WHAT IS NEEDED. Write out all of the records below word for word, keeping every line the same.
::::::::
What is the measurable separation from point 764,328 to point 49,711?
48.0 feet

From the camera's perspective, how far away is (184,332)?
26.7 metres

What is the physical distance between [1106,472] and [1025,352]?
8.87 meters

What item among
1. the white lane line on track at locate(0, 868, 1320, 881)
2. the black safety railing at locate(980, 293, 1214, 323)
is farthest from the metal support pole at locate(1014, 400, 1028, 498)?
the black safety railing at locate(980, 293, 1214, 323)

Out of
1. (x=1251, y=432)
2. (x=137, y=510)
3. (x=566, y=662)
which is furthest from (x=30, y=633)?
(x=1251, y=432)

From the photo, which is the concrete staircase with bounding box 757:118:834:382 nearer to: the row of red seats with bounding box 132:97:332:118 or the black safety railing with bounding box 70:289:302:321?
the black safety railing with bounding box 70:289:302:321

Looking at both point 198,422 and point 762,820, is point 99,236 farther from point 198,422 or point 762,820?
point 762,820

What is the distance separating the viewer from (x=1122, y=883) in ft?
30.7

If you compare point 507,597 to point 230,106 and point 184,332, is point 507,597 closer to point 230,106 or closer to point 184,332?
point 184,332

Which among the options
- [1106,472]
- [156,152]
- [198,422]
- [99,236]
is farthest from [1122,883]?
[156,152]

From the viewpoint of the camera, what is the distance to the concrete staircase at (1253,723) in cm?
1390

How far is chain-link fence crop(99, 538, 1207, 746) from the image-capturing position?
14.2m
::::::::
TASK OUTPUT.
What is the measurable separation from point 764,328 to point 49,711?
48.0 feet

From the camera's perspective, how far away is (184,332)?
26.7 metres

What is the physical distance between [1106,472] and [1025,352]?
8.87 meters

What item among
1. the white lane line on track at locate(0, 868, 1320, 881)
2. the black safety railing at locate(980, 293, 1214, 323)
is farthest from the metal support pole at locate(1014, 400, 1028, 498)?
the black safety railing at locate(980, 293, 1214, 323)

Out of
1. (x=1251, y=432)
2. (x=137, y=510)
3. (x=566, y=662)
which is furthest from (x=30, y=633)?
(x=1251, y=432)

From the photo, which is the concrete staircase with bounding box 757:118:834:382 nearer to: the row of red seats with bounding box 132:97:332:118 or the black safety railing with bounding box 70:289:302:321?
the black safety railing with bounding box 70:289:302:321

Looking at both point 198,422 and point 762,820, is point 99,236 farther from point 198,422 or point 762,820?
point 762,820

What is the distance separating the viewer from (x=1122, y=883) in ft?
30.7

If you compare point 507,597 to point 230,106 and point 184,332, is point 507,597 closer to point 230,106 or closer to point 184,332?
point 184,332

Which among the options
- [1106,472]
- [156,152]
- [198,422]
- [99,236]
is farthest from [1122,883]?
[156,152]

From the viewpoint of the camera, what is the distance to the concrete staircase at (1253,723) in cm?
1390

How far is chain-link fence crop(99, 538, 1207, 746) from the image-capturing position?
14.2m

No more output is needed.